◆ SUPPLIED DATA

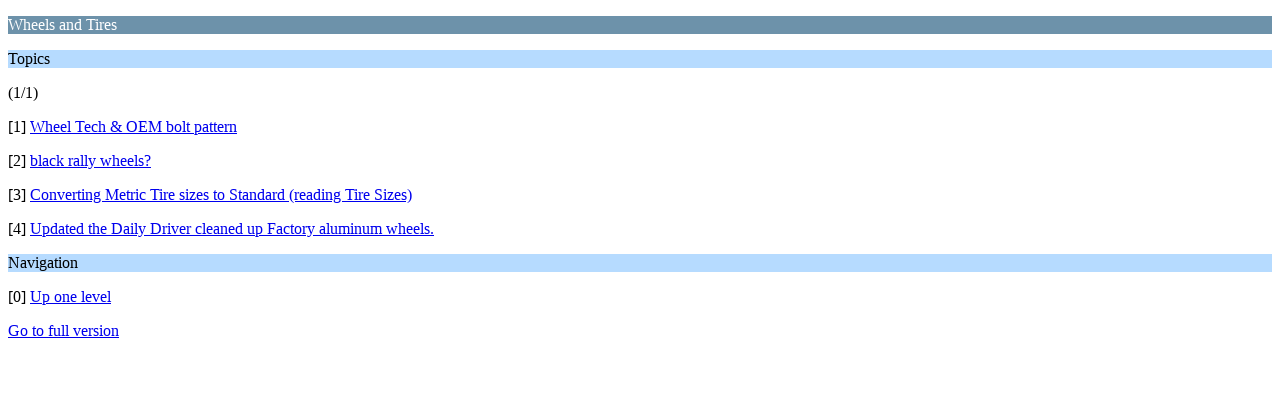

--- FILE ---
content_type: text/html; charset=ISO-8859-1
request_url: http://forum.73-87chevytrucks.com/smforum/index.php?PHPSESSID=27cc0b8e06a65e4f557643adda0b7ba1&board=63.0;wap2
body_size: 675
content:
<?xml version="1.0" encoding="ISO-8859-1"?>
<!DOCTYPE html PUBLIC "-//WAPFORUM//DTD XHTML Mobile 1.0//EN" "http://www.wapforum.org/DTD/xhtml-mobile10.dtd">
<html xmlns="http://www.w3.org/1999/xhtml">
	<head>
		<title>Wheels and Tires</title>
		<link rel="canonical" href="http://forum.73-87chevytrucks.com/smforum/index.php?board=63.0" />
		<link rel="stylesheet" href="http://forum.73-87chevytrucks.com/smforum/Themes/default/css/wireless.css" type="text/css" />
	</head>
	<body>
		<p class="catbg">Wheels and Tires</p>
		<p class="titlebg">Topics</p>
		<p class="windowbg">(1/1)</p>
		<p class="windowbg">[1] <a href="http://forum.73-87chevytrucks.com/smforum/index.php?PHPSESSID=27cc0b8e06a65e4f557643adda0b7ba1&amp;topic=32604.0;wap2" accesskey="1">Wheel Tech &amp; OEM bolt pattern</a></p>
		<p class="windowbg">[2] <a href="http://forum.73-87chevytrucks.com/smforum/index.php?PHPSESSID=27cc0b8e06a65e4f557643adda0b7ba1&amp;topic=15941.0;wap2" accesskey="2">black rally wheels?</a></p>
		<p class="windowbg">[3] <a href="http://forum.73-87chevytrucks.com/smforum/index.php?PHPSESSID=27cc0b8e06a65e4f557643adda0b7ba1&amp;topic=13731.0;wap2" accesskey="3">Converting Metric Tire sizes to Standard (reading Tire Sizes)</a></p>
		<p class="windowbg">[4] <a href="http://forum.73-87chevytrucks.com/smforum/index.php?PHPSESSID=27cc0b8e06a65e4f557643adda0b7ba1&amp;topic=5013.0;wap2" accesskey="4">Updated the Daily Driver cleaned up Factory aluminum wheels.</a></p>
		<p class="titlebg">Navigation</p>
		<p class="windowbg">[0] <a href="http://forum.73-87chevytrucks.com/smforum/index.php?PHPSESSID=27cc0b8e06a65e4f557643adda0b7ba1&amp;wap2" accesskey="0">Up one level</a></p>
		<a href="http://forum.73-87chevytrucks.com/smforum/index.php?PHPSESSID=27cc0b8e06a65e4f557643adda0b7ba1&amp;board=63.0;nowap" rel="nofollow">Go to full version</a>
	</body>
</html>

◆ ACTION ITEM
Pull every line containing the word "href" out of the entries above.

◆ TASK ANSWER
		<link rel="canonical" href="http://forum.73-87chevytrucks.com/smforum/index.php?board=63.0" />
		<link rel="stylesheet" href="http://forum.73-87chevytrucks.com/smforum/Themes/default/css/wireless.css" type="text/css" />
		<p class="windowbg">[1] <a href="http://forum.73-87chevytrucks.com/smforum/index.php?PHPSESSID=27cc0b8e06a65e4f557643adda0b7ba1&amp;topic=32604.0;wap2" accesskey="1">Wheel Tech &amp; OEM bolt pattern</a></p>
		<p class="windowbg">[2] <a href="http://forum.73-87chevytrucks.com/smforum/index.php?PHPSESSID=27cc0b8e06a65e4f557643adda0b7ba1&amp;topic=15941.0;wap2" accesskey="2">black rally wheels?</a></p>
		<p class="windowbg">[3] <a href="http://forum.73-87chevytrucks.com/smforum/index.php?PHPSESSID=27cc0b8e06a65e4f557643adda0b7ba1&amp;topic=13731.0;wap2" accesskey="3">Converting Metric Tire sizes to Standard (reading Tire Sizes)</a></p>
		<p class="windowbg">[4] <a href="http://forum.73-87chevytrucks.com/smforum/index.php?PHPSESSID=27cc0b8e06a65e4f557643adda0b7ba1&amp;topic=5013.0;wap2" accesskey="4">Updated the Daily Driver cleaned up Factory aluminum wheels.</a></p>
		<p class="windowbg">[0] <a href="http://forum.73-87chevytrucks.com/smforum/index.php?PHPSESSID=27cc0b8e06a65e4f557643adda0b7ba1&amp;wap2" accesskey="0">Up one level</a></p>
		<a href="http://forum.73-87chevytrucks.com/smforum/index.php?PHPSESSID=27cc0b8e06a65e4f557643adda0b7ba1&amp;board=63.0;nowap" rel="nofollow">Go to full version</a>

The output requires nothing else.